*Opis zadania*
Przepisz dosłownie z tekstu o protestach w Bułgarii fragment, który zaczyna się od słów zawierających „Tysiące Bułgarów domaga”, a kończy na „który zażądał od Borisowa dymisji.”.

*Fragment strony*

16 listopada 2024
trybunna-logo

Tysiące Bułgarów domaga się dymisji rządu

Stolicą Bułgarii wstrząsają protesty. Tysiące obywatelek i obywateli domaga się, by krajem przestała rządzić „mafia”, która w ich przekonaniu panuje nad rządem Bojko Borisowa i prokuraturą generalną kierowaną przez Iwana Geszewa. O „walce o nowoczesną Bułgarię” i „bitwie o godność” mówi prezydent Rumen Radew, który zażądał od Borisowa dymisji.

*Wyodrębnione informacje*
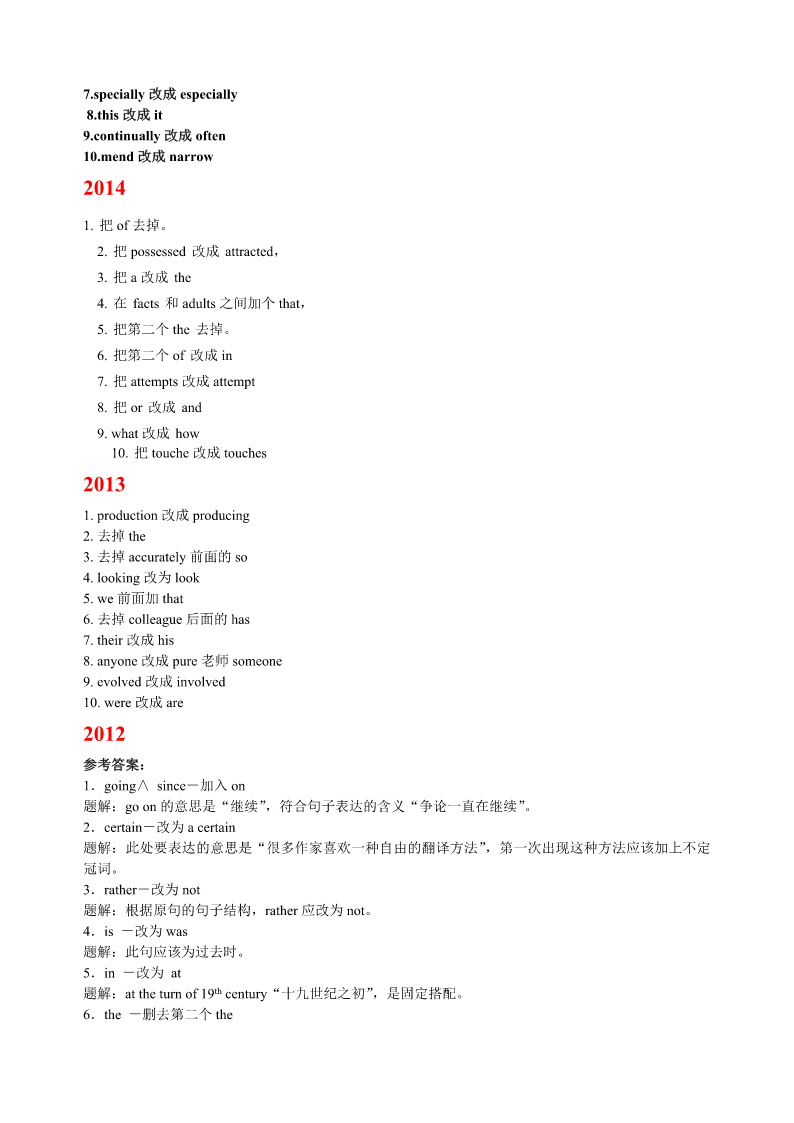 7.specially 改成 especially
8.this 改成 it
9.continually 改成 often
10.mend 改成 narrow

2014

1. 把 of 去掉。
2. 把 possessed 改成 attracted，
3. 把 a 改成 the
4. 在 facts 和 adults 之间加个 that，
5. 把第二个 the 去掉。
6. 把第二个 of 改成 in
7. 把 attempts 改成 attempt
8. 把 or 改成 and
9. what 改成 how
10. 把 touche 改成 touches

2013

1. production 改成 producing
2. 去掉 the
3. 去掉 accurately 前面的 so
4. looking 改为 look
5. we 前面加 that
6. 去掉 colleague 后面的 has
7. their 改成 his
8. anyone 改成 pure 老师 someone
9. evolved 改成 involved
10. were 改成 are

2012

参考答案：
1．going∧ since－加入 on
题解：go on 的意思是“继续”，符合句子表达的含义“争论一直在继续”。
2．certain－改为 a certain
题解：此处要表达的意思是“很多作家喜欢一种自由的翻译方法”，第一次出现这种方法应该加上不定冠词。
3．rather－改为 not
题解：根据原句的句子结构，rather 应改为 not。
4．is －改为 was
题解：此句应该为过去时。
5．in －改为 at
题解：at the turn of 19$^{th}$ century“十九世纪之初”，是固定搭配。
6．the －删去第二个 the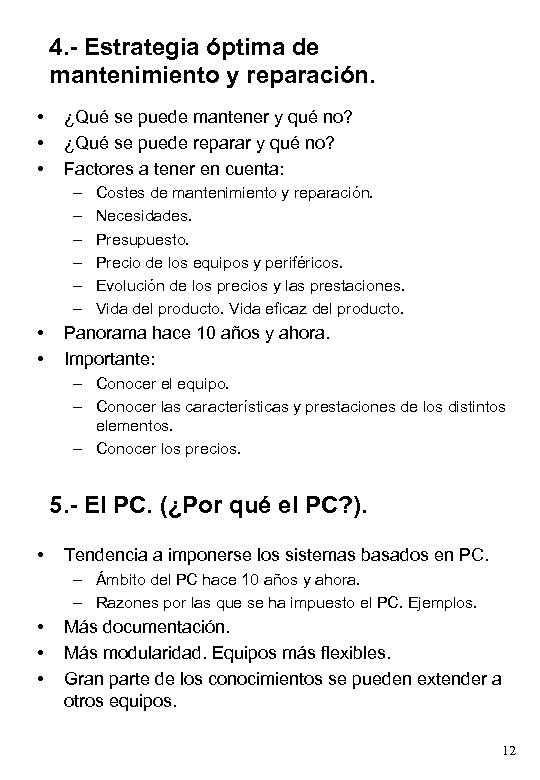 4.- Estrategia óptima de mantenimiento y reparación.

• ¿Qué se puede mantener y qué no?
• ¿Qué se puede reparar y qué no?
• Factores a tener en cuenta:
– Costes de mantenimiento y reparación.
– Necesidades.
– Presupuesto.
– Precio de los equipos y periféricos.
– Evolución de los precios y las prestaciones.
– Vida del producto. Vida eficaz del producto.
• Panorama hace 10 años y ahora.
• Importante:
– Conocer el equipo.
– Conocer las características y prestaciones de los distintos elementos.
– Conocer los precios.

5.- El PC. (¿Por qué el PC?).

• Tendencia a imponerse los sistemas basados en PC.
– Ámbito del PC hace 10 años y ahora.
– Razones por las que se ha impuesto el PC. Ejemplos.
• Más documentación.
• Más modularidad. Equipos más flexibles.
• Gran parte de los conocimientos se pueden extender a otros equipos.

12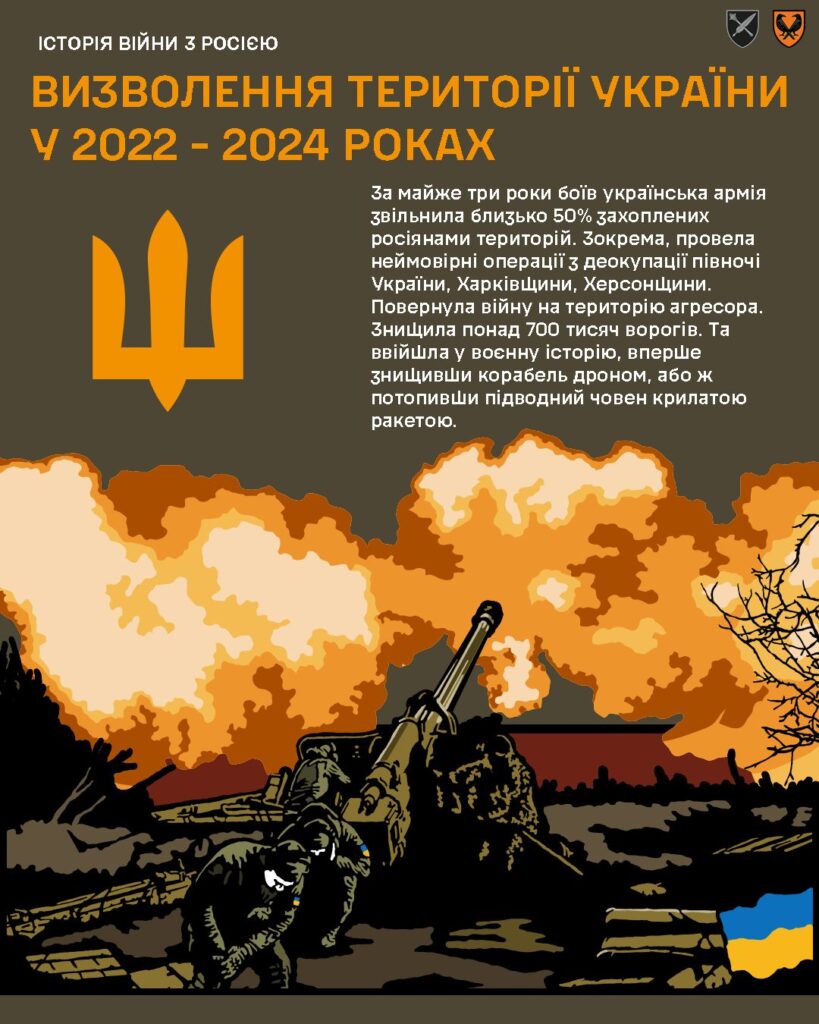 ІСТОРІЯ ВІЙНИ З РОСІЄЮ

ВИЗВОЛЕННЯ ТЕРИТОРІЇ УКРАЇНИ У 2022 - 2024 РОКАХ

За майже три роки боїв українська армія звільнила близько 50% захоплених росіянами територій. Зокрема, провела неймовірні операції з деокупації півночі України, Харківщини, Херсонщини. Повернула війну на територію агресора. Знищила понад 700 тисяч ворогів. Та ввійшла у воєнну історію, вперше знищивши корабель дроном, або ж потопивши підводний човен крилатою ракетою.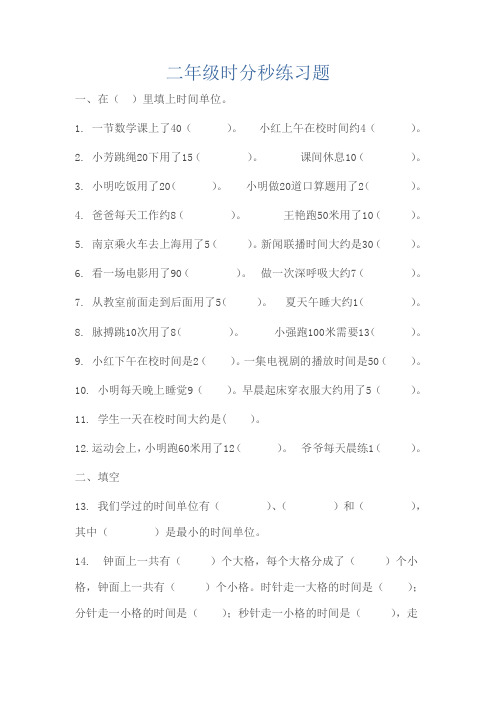 二年级时分秒练习题

一、在（ ）里填上时间单位。

1. 一节数学课上了40（ ）。 小红上午在校时间约4（ ）。

2. 小芳跳绳20下用了15（ ）。 课间休息10（ ）。

3. 小明吃饭用了20（ ）。 小明做20道口算题用了2（ ）。

4. 爸爸每天工作约8（ ）。 王艳跑50米用了10（ ）。

5. 南京乘火车去上海用了5（ ）。新闻联播时间大约是30（ ）。

6. 看一场电影用了90（ ）。 做一次深呼吸大约7（ ）。

7. 从教室前面走到后面用了5（ ）。 夏天午睡大约1（ ）。

8. 脉搏跳10次用了8（ ）。 小强跑100米需要13（ ）。

9. 小红下午在校时间是2（ ）。一集电视剧的播放时间是50（ ）。

10. 小明每天晚上睡觉9（ ）。早晨起床穿衣服大约用了5（ ）。

11. 学生一天在校时间大约是（ ）。

12.运动会上，小明跑60米用了12（ ）。 爷爷每天晨练1（ ）。

二、填空

13. 我们学过的时间单位有（ ）、（ ）和（ ），其中（ ）是最小的时间单位。

14. 钟面上一共有（ ）个大格，每个大格分成了（ ）个小格，钟面上一共有（ ）个小格。时针走一大格的时间是（ ）；分针走一小格的时间是（ ）；秒针走一小格的时间是（ ），走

*Wykonane zadanie*
Tysiące Bułgarów domaga się dymisji rządu

Stolicą Bułgarii wstrząsają protesty. Tysiące obywatelek i obywateli domaga się, by krajem przestała rządzić „mafia”, która w ich przekonaniu panuje nad rządem Bojko Borisowa i prokuraturą generalną kierowaną przez Iwana Geszewa. O „walce o nowoczesną Bułgarię” i „bitwie o godność” mówi prezydent Rumen Radew, który zażądał od Borisowa dymisji.